L'Africain est un être de conscience ; il prend en
compte l'existence de l'autre. Mieux, en l'Africain il y a la conscience de
« l'autre comme soi-même ». Cela suppose tout d'abord
une profonde connaissance de soi-même comme être spécifique,
différent des autres. Il s'agit de dépasser le simple fait d'une
nature où les oiseaux de même plumage cohabiterent de
manière pacifique, pour aller à la
« co-naissance » des aspirations les plus
élevées qui amènent les hommes à la coexistence.
L'Africain communie, dès le sein maternel, au sens de la dignité
humaine. Ce sens de la dignité lui est inculqué ensuite par son
éducation et aussi par le monde avec lequel il est en constante
communion.
L'hospitalité africaine n'a pas son fondement dans
l'émotion, moins encore dans un amour sentimental. L'hospitalité
est l'une des vertus hautement estimées par les Africains. Elle trouve
son fondement dans « l'être » africain, qui est tout
d'abord un « être avec » selon les mots chers au
Père Matungulu64(*). C'est parce qu'au fond de lui, il reconnaît la
présence de la vie que l'Africain est disposé à communier
avec l'étranger comme avec un alter ego. Chez l'Africain la vie
n'est ni passion, ni naïveté. Elle est l'élément
mobilisateur et déterminant dans l'agir et la connaissance de l'Homme.
En elle, l'être et l'avoir s'embrassent. Et puisque l'agir ne peut
être séparé du savoir, chez l'Africain,
l'hospitalité s'impose, comme une obligation incontournable.
L'hospitalité suppose, outre l'intercommunication
vitale (intersubjective), et la reconnaissance de l'autre comme soi-même
dans sa dignité humaine, un dessaisissement total de soi. Dans
l'hospitalité, l'hôte fait place à l'autre avec qui il
partage son humanité. En termes bibliques on dira « qu'il
grandisse et que moi je diminue » (Jn 3, 30).
L'hospitalité est une valeur importante pour l'homme africain.
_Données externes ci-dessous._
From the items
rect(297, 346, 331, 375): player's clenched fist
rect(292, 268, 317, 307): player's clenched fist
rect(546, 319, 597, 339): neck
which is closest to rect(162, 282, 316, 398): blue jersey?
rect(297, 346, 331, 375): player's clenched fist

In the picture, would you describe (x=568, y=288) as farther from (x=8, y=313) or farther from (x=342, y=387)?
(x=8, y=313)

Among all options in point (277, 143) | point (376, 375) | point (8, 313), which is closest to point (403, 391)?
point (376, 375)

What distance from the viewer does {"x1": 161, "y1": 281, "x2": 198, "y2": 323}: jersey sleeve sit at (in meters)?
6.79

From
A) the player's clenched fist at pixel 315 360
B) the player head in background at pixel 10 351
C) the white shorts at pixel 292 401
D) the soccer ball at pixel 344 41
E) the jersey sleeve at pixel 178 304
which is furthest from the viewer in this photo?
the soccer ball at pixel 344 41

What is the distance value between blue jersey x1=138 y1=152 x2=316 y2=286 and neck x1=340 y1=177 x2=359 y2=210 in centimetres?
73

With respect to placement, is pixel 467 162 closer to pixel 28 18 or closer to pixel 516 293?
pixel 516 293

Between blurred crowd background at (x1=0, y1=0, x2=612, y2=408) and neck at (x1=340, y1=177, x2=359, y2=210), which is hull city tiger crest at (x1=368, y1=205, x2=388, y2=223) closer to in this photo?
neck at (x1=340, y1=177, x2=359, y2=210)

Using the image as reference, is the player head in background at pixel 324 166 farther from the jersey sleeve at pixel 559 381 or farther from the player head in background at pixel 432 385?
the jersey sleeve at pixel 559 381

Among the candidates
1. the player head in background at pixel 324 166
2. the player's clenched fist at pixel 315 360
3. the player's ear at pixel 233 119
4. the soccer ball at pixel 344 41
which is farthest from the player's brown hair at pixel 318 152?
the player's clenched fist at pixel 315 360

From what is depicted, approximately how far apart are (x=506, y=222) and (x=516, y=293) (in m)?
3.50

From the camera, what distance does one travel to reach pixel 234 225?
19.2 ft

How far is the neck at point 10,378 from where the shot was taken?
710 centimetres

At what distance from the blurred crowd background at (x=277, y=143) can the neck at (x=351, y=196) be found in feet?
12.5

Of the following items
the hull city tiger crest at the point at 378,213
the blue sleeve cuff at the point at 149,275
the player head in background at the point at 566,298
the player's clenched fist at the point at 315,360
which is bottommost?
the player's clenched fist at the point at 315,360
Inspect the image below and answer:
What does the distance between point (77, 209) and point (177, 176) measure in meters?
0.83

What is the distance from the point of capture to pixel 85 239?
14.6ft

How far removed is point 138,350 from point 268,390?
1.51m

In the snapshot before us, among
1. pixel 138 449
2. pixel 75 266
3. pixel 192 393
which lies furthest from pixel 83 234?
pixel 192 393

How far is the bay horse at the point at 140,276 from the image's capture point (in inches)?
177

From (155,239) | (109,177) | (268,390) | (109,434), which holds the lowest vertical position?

Elle est
en fait, un savoir vivre qui façonne le quotidien de l'Africain, et
prend forme dans la vie sociale. Tout aussi légitimement, une lecture
plus large du sens de l'hospitalité africaine peut être
faite: elle peut être saisie comme une disposition intérieure en
l'homme, qui trouve son fondement dans la conception de la
« vie » commune à tous les Africains. En ce sens,
l'hospitalité dépasse largement le simple cadre de relations
humaines.
L'hospitalité africaine est plus qu'une
disposition : elle se prolonge dans une attitude d'ouverture à
l'égard de toute la création et de tout le cosmos. C'est pourquoi
l'Africain se sent constamment lié à la création, dans
laquelle il perçoit le prolongement de son être. Le sens du
concept de « dignité » dans la vision africaine,
trouve son fondement dans « cette vie » à laquelle
et les humains et les autres créatures participent à
différents degrés. La personne humaine, comme
synthèse de l'univers et carrefour des forces de vie, situe sa
dignité autrement qu'elle ne le fait pour d'autres créatures.
« La personne est et [reste] un ordre dans un ordre ; elle est
une relation d'être et de vie au monde, une vie reçue,
participée à partir d'une même source. Elle n'est pas en
dehors du monde, elle n'est pas seulement dans le monde, elle est
tissée, fabriquée, faite du monde, dont cependant elle est
à la fois archétype et centre »65(*). La spécificité
du mode de compréhension de la dignité humaine en Afrique, donne
aussi l'Africain un sens propre de sa responsabilité face à la
gestion du cosmos. Là encore, soulignons-le, c'est une question qui se
pose à l'homme et par l'homme.
En posant des questions écologiques, et en cherchant
des réponses, l'Africain ne fait que manifester son souci de
préserver l'autre en lui-même, c'est-à-dire la vie dans son
caractère englobant. La nature a bel et bien une
« dignité », qui n'est pas égale à la
dignité humaine mais qu'il faut respecter. L'humain, tout en restant la
fin de la création, est tout d'abord un participant, qui prend part
à la « vie commune » qui régit l'univers
africain. De cette vie lui vient sa dignité spécifique, et elle
se prolonge même après son passage sur la terre.